His lip curled. “Don’t be vulgar.”
“And you grow the hell up.” She didn’t feel like pulling punches anymore. “Stop whipping me because your Hawk did square what you wanted him to.”
Jasimir recoiled like she’d struck him. “Don’t you dare. I didn’t want him to—to—I just wanted him to do his duty—”
“Which is to die for you—”
“It’s to put me first!” Jasimir slammed a palm over his heart. “He’s the closest thing to a brother I have! He had his pick of the court, did he tell you? Every week he brought back a different Hawk sword-maid, a different Peacock lord-in-waiting, a new Swan apprentice, and he still put me first. He was never going to parade around a little Crow half chief for a wife.”
“Did he tell you he never meant to go back to court?” Fie snarled. Jasimir’s jaw dropped. “Aye. Never. He said it’d blow your story if both of you survived the plague. He said when I left Trikovoi, it’d be with him at my side. And he said the only reason he never stayed with a lover before was because he thought he’d have to die for you someday. So I hope you feel real damn kingly about every time you’ve thrown that in his face.”
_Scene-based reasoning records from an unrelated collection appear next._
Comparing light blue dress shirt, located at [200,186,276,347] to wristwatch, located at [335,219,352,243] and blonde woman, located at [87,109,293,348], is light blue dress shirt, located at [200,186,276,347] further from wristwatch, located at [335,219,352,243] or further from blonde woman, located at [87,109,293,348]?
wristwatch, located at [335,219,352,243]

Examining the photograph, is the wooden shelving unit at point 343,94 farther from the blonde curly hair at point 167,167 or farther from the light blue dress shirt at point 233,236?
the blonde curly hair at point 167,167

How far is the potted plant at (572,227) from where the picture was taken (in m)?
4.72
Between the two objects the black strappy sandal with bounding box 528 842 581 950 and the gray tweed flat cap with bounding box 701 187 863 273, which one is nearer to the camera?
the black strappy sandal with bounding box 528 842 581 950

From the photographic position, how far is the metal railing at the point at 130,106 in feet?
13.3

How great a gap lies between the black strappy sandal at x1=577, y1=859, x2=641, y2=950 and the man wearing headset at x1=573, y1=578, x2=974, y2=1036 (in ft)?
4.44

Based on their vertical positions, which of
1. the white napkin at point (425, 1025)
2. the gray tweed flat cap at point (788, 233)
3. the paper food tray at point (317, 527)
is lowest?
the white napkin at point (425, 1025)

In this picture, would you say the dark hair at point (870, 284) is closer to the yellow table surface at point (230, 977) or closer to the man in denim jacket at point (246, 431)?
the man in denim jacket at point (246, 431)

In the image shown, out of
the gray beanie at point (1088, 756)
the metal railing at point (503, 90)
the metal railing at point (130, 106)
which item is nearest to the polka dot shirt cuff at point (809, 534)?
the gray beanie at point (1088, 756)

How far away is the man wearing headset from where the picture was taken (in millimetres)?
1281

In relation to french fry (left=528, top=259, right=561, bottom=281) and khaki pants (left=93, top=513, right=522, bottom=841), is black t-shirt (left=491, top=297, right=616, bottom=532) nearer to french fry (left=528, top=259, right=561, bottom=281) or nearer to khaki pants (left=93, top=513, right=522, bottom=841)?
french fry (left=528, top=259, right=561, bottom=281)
Jasimir stared at her, aghast. She wasn’t done.
“I knew I wasn’t the first,” she hissed. “And I know who I am. Now you tell me. Is your problem that you came second to me? Or is it that you came second to a Crow?”
Jasimir froze.
“Which is it, palace boy?” she demanded.
The answer came out in a ragged rush. “Both.”
Fie caught her breath. To her astonishment, her eyes pricked with tears. She hadn’t expected the prince to own to it. To fight her, to whine, to dodge, to deny—all likely. She didn’t know why hearing him admit it shook her so.
Jasimir ran his hands over his face. Then he got to his feet and stalked off into the trees without another word.
When he came back, it was with an armful of fallen branches. Some had dried out enough to hold a flame, but others still showed green at the heart of their splinters, the leaves barely wilted. “I need the cooking pot and a fire.”